Pope Francis broke with Catholic Church tradition and washed and kissed the feet of two young women during the Holy Thursday Mass ritual that has always been confined to men.

The two women were confined at a juvenile detention center, The Associated Press reports.

Church traditionalists decried the move, and accused the pope of setting a “questionable example,” AP reports. Modernists, however, welcomed his action and perceived a church attitude of inclusiveness was on the horizon.

The foot-washing ceremony is rooted in biblical principle.

“This is a symbol, it is a sign. Washing your feet means I am at your service,” Francis told the group of juvenile offenders, aged 14 to 21, at the Casal del Marmo detention facility in Rome, AP reports..

“Help one another. This is what Jesus teaches us,” the pope said. “This is what I do. And I do it with my heart. I do this with my heart because it is my duty.

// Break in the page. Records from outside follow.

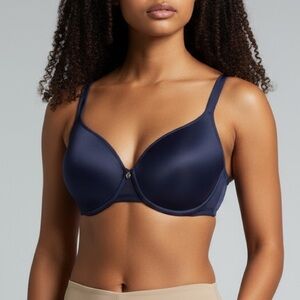 THIRDLOVE | Classic Navy 24/7 Classic Full Coverage Bra size 36F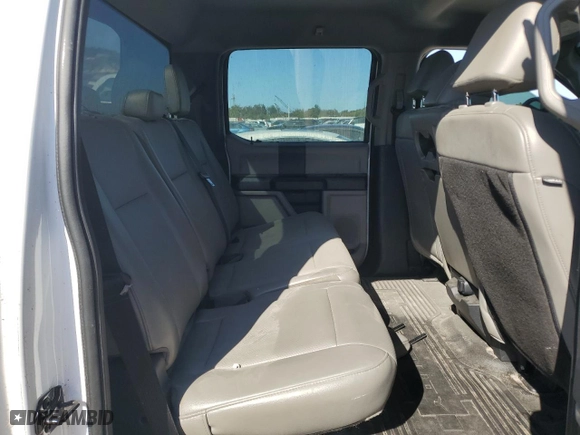 2022 Ford Super Duty F-250 SRW XL with VIN 1FT7W2B69NED22883, listed as a Copart auction lot 48549575 with 53,690 mi miles and Clean Title. Bid and sale history available at carsss.com. Image 10.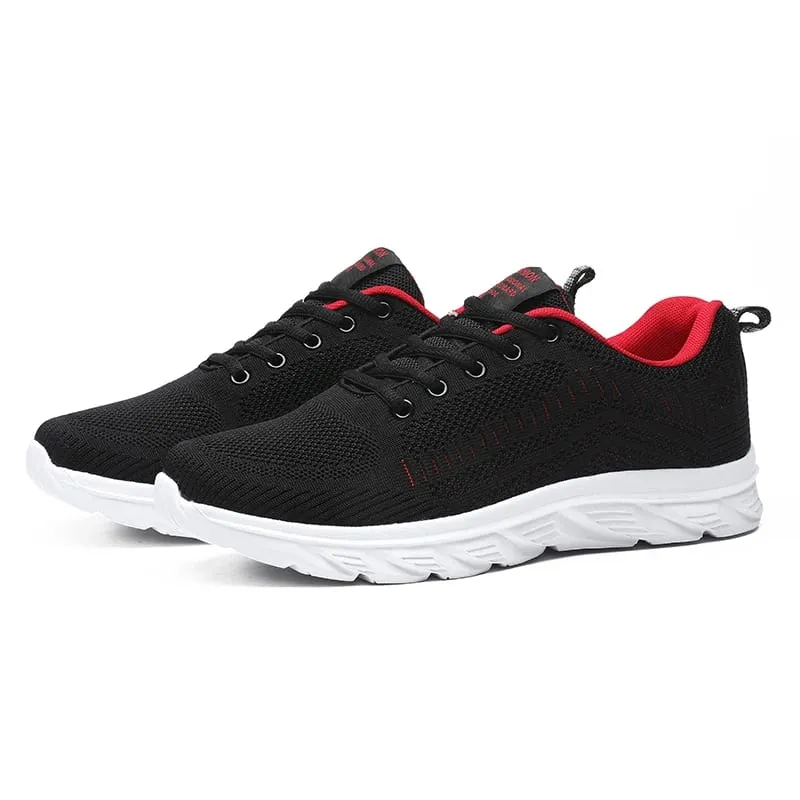 Men Casual Sneakers Fashion Lightweight Trainers Breathable Walking Shoe Outdoor Comfortable Athletic for Men Running Shoes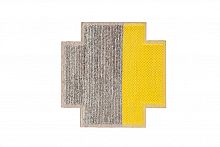 ковер plait yellow 160х160 от gan в Кургане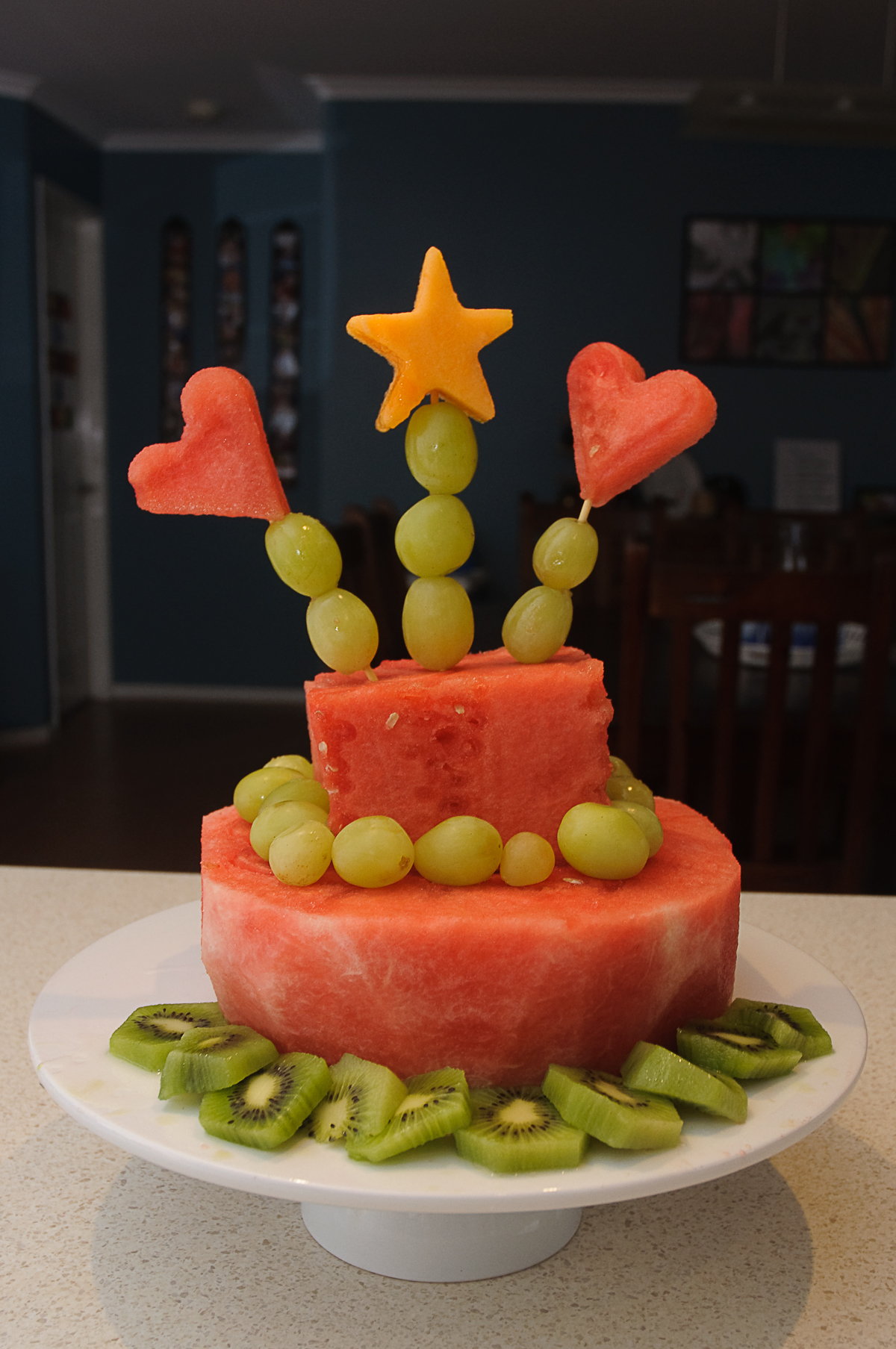 Fresh Fruit Cake Fresh Fruit Cake
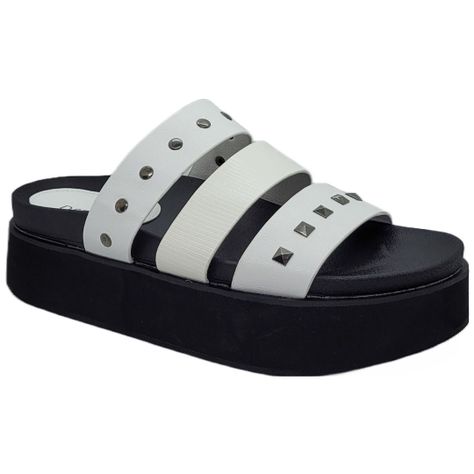 Sandalias Detogni Mundaka Blanco VJ230410-0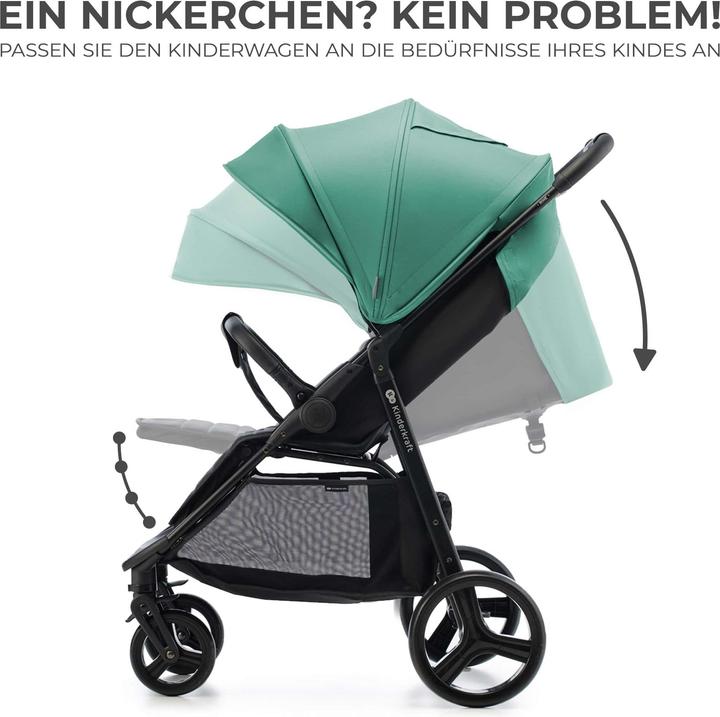 Immagine prodotto KinderKraft Passeggino RINE JUICY GREEN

As a priest and bishop, I must be at your service.”

SEE ALSO: No pomp for new pope

Canon lawyer Edward Peters said the pope’s inclusion of women is setting the stage for confusion among church members, however.

“By disregarding hiw own law in this matter, Francis violates, of course, no divine directive,” Mr. Peters said, as quoted by AP. “What he does do, I fear, is set a questionable example.”